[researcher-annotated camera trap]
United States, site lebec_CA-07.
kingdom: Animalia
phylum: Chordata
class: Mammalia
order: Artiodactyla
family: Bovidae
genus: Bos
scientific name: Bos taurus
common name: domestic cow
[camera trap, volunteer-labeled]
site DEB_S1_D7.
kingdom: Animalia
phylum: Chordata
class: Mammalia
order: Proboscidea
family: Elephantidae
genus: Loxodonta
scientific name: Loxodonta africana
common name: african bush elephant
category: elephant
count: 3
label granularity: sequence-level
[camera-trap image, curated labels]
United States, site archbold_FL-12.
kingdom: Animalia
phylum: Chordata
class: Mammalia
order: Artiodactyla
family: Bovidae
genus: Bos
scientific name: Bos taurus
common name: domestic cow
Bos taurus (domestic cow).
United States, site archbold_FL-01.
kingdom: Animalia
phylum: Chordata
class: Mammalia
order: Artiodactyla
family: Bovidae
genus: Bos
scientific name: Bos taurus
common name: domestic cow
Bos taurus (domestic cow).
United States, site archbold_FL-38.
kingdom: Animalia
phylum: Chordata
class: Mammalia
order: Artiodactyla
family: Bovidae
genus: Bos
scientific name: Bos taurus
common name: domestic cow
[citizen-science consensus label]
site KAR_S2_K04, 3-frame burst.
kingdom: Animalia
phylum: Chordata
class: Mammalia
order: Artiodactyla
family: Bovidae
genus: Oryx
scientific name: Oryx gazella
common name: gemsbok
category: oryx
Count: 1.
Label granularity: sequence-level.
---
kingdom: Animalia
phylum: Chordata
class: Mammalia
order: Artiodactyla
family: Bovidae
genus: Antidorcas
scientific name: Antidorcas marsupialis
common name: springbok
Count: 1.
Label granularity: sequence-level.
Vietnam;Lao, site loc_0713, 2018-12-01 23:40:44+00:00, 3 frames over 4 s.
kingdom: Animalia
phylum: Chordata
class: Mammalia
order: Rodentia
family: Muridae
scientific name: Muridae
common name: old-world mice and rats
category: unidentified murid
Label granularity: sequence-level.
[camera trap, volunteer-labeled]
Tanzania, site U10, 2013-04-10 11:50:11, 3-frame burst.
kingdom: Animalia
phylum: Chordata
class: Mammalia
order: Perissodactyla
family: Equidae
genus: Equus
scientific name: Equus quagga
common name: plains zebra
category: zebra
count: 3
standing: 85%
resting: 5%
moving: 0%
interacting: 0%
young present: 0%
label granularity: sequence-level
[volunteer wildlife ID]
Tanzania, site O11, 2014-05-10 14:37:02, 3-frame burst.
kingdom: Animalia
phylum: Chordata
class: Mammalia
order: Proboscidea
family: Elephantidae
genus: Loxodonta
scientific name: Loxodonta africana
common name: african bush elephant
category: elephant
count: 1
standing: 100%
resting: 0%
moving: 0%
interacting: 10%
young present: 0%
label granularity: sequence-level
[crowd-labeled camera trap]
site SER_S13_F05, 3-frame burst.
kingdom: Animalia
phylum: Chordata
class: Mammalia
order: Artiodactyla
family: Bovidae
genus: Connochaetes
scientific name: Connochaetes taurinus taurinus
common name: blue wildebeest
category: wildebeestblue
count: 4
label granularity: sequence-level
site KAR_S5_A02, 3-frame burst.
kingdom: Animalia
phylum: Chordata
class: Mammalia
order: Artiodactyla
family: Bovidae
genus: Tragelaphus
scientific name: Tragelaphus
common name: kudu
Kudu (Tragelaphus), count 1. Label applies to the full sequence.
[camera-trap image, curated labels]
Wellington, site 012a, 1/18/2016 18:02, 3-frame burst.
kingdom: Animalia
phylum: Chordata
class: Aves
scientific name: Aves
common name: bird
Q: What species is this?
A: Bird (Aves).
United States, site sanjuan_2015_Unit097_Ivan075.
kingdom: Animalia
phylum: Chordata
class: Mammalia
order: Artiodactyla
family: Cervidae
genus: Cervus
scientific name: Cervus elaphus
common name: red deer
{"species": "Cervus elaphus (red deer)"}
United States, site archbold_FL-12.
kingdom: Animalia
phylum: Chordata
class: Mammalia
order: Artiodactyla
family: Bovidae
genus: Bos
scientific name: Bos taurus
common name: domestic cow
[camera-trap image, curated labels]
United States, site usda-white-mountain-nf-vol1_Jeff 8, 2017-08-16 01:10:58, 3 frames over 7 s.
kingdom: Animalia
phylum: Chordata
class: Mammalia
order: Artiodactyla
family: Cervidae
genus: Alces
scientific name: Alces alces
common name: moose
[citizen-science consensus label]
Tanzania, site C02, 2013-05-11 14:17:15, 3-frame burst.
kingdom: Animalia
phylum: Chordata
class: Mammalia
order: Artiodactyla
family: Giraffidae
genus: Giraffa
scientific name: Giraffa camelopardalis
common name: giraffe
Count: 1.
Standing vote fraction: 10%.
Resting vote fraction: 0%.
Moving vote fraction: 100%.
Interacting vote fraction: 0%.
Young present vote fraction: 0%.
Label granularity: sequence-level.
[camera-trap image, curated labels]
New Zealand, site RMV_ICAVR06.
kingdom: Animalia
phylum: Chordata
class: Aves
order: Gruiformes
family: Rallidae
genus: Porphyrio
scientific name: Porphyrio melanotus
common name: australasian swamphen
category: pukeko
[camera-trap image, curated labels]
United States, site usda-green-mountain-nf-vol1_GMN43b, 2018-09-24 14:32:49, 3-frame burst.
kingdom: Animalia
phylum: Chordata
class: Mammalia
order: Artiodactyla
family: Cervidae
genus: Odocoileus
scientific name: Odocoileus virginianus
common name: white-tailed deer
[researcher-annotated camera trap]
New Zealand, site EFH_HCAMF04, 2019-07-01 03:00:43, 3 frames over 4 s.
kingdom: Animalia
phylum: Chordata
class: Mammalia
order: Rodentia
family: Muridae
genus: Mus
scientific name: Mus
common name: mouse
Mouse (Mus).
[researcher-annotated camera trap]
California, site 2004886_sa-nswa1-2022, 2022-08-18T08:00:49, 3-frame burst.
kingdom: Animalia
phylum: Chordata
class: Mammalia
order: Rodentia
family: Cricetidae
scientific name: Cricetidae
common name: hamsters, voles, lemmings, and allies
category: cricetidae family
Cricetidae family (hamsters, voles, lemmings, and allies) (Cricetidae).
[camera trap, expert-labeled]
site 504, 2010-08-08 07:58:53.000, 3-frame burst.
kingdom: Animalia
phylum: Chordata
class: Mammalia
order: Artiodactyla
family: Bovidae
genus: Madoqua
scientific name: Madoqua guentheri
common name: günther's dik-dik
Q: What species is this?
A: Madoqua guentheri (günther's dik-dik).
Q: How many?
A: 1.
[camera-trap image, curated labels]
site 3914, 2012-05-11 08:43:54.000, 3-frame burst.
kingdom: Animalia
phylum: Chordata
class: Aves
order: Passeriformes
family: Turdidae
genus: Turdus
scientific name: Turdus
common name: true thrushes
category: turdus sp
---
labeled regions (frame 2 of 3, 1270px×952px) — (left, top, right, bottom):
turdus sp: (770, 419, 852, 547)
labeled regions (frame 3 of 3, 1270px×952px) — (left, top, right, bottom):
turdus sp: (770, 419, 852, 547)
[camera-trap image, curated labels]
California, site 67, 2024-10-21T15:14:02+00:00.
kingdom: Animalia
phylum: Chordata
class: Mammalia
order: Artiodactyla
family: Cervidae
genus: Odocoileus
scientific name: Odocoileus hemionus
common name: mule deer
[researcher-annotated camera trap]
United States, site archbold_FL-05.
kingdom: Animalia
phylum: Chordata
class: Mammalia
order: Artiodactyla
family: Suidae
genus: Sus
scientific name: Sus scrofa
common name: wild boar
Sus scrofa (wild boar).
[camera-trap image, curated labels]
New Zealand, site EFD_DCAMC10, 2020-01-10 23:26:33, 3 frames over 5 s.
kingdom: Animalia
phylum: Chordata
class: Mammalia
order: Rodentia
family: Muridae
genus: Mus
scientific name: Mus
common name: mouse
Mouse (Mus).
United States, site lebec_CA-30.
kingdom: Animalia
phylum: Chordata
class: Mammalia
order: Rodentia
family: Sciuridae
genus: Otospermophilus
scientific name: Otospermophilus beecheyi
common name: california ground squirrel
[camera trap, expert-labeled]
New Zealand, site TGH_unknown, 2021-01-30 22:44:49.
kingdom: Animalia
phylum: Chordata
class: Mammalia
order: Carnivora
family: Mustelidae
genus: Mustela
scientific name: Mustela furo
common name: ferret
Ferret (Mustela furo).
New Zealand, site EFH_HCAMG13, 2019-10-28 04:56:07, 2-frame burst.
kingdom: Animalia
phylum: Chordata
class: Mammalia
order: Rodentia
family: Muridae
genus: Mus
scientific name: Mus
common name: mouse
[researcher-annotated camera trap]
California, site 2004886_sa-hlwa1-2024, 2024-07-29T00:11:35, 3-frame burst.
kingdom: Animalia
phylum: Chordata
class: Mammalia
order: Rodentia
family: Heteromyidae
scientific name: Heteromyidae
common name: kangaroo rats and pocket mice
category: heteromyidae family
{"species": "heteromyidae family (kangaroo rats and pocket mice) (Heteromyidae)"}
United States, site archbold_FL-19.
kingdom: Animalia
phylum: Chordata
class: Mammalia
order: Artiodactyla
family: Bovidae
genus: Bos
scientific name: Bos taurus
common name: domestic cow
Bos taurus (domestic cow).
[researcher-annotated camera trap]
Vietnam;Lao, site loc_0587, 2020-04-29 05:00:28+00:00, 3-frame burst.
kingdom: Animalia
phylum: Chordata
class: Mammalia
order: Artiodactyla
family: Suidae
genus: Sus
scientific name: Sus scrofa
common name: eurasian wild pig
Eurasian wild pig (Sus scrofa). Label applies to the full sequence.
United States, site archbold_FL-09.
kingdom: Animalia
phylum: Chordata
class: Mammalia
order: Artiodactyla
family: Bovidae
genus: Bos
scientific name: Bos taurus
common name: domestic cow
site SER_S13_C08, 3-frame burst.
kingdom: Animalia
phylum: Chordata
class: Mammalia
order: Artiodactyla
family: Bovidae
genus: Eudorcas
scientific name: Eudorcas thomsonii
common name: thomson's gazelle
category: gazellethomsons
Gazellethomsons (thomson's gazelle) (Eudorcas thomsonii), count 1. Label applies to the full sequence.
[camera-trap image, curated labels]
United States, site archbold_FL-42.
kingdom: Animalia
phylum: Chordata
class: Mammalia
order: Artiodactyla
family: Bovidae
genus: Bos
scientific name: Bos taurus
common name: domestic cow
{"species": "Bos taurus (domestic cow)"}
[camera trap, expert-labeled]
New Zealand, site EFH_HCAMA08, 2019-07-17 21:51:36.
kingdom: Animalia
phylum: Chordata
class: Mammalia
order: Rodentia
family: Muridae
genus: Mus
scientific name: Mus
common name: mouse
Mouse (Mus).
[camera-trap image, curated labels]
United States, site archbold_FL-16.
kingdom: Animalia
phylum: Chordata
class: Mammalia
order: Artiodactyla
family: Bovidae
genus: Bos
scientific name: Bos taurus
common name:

**ASSIGNMENT**: Every line above that has the string "usda" needs to be copied.

**SOLUTION**:
United States, site usda-white-mountain-nf-vol1_Jeff 8, 2017-08-16 01:10:58, 3 frames over 7 s.
United States, site usda-green-mountain-nf-vol1_GMN43b, 2018-09-24 14:32:49, 3-frame burst.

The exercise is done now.